事業の社会性を測るプロセスがまとめられた教科書が出版された。『社会的インパクトとは何か』(英治出版、著マーク・J・エプスタイン/クリスティ・ユーザス 監訳・鵜尾雅隆/鴨崎貴泰)である。監訳を務めた日本ファンドレイジング協会の鵜尾雅隆代表理事に社会的インパクトの測り方について聞いた。(聞き手・オルタナS副編集長=池田 真隆)
――事業が起こす社会的インパクトとは何でしょうか。
鵜尾:事業によって起きた変化のことです。たとえば、途上国でマラリアの感染予防のために蚊帳を配っているAという団体がいるとします。Aは毎年、何人に蚊帳を配ったかを測っていますが、本当に配っただけでいいのでしょうか。
蚊帳の使い方を教えているのでしょうか。そして、そもそも、蚊帳は使われているのでしょうか。行政でも、企業でもNPOでも、蚊帳を配った数だけで事業を見ている癖があります。でも、その数からは本当の変化は見えてきません。
――どうしたら事業の社会的インパクトを測れるのでしょうか。
鵜尾:アウトプット(結果)で測定するのではなく、アウトカム(成果)指標で見ることです。会社のボランティア活動に社員が何人参加したのかで作る指標はアウトプットですが、参加したことで社員の仕事に対する意識が高まり、モチベーションが上がったというデータが取れれば、ボランティア活動に社員を巻き込む意義ができます。
――アウトカム指標を持つことの目的は何でしょうか。
鵜尾:新たなイノベーションを起こすためです。評価とは、日本では監査のようにとらえられていますが、本来は価値を評し合うということです。成果を共有すると、その次にその領域に挑む社会起業家は0からではなく、先駆者がたどり着いたステージから始められます。

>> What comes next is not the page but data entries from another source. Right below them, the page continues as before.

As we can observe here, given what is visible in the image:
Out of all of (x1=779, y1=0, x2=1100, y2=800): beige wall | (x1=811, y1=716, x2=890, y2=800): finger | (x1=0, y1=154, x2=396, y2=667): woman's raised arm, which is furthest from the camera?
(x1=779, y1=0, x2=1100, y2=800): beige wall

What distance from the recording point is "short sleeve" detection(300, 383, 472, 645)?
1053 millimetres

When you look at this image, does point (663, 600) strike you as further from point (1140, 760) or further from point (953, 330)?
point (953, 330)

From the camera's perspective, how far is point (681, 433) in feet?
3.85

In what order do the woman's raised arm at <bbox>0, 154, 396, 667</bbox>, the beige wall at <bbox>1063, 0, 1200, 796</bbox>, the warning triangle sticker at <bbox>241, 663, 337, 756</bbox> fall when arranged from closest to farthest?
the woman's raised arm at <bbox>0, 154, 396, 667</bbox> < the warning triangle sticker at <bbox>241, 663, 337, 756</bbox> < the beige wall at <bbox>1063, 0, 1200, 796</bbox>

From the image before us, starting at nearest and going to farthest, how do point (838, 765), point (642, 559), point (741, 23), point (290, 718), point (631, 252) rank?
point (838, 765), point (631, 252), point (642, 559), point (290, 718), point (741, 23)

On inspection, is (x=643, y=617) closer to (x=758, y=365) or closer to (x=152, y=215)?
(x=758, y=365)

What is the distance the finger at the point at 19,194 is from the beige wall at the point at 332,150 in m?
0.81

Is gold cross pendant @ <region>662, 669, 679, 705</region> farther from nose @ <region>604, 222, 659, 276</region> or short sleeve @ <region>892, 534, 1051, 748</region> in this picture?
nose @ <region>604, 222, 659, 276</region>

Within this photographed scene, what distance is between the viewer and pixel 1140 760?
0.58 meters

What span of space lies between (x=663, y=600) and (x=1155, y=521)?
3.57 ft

年々、社会のために役に立ちたいという人は増えてきていますが、「良いことなら評価しない」「成果よりも一生懸命にすれば、それだけで価値がある」などのようにボランティアを考えがちです。ですが、米国などでは、ストラテジック・フィランソロピーという言葉があるように、結果だけではなく、しっかり成果を測り、インパクトを拡大していく動きが起きています。
――アウトカム指標は今後、主流になっていきますでしょうか。
鵜尾:行政は今年から、事業を評価するときにアウトカム指標で測るようになりました。また、G8社会的インパクト投資タスクフォースでも提言しています。
鵜尾 雅隆(うお・まさたか):
JICAを経て2008年6月、株式会社ファンドレックスを創設。91年以降、様々な国際協力NGOの理事、運営委員などとして非営利組織の運営・創設にかかわり資金調達経験の他、02年NPO向けのファンドレイジング専門団体である、米国にあるCommuinity Sharesで企業顧客の開拓担当者として勤務。99年中小企業診断士(商業)取得。外務省経済協力局、JICAインドネシア勤務を経て、2004年、米国ケース大学Mandel Center for Nonprofit Organizationsにて非営利組織管理修士取得。同年、インディアナ大学The Fundraising Schoolにて、Certificate on Fundraising Managementを日本人で初めて取得。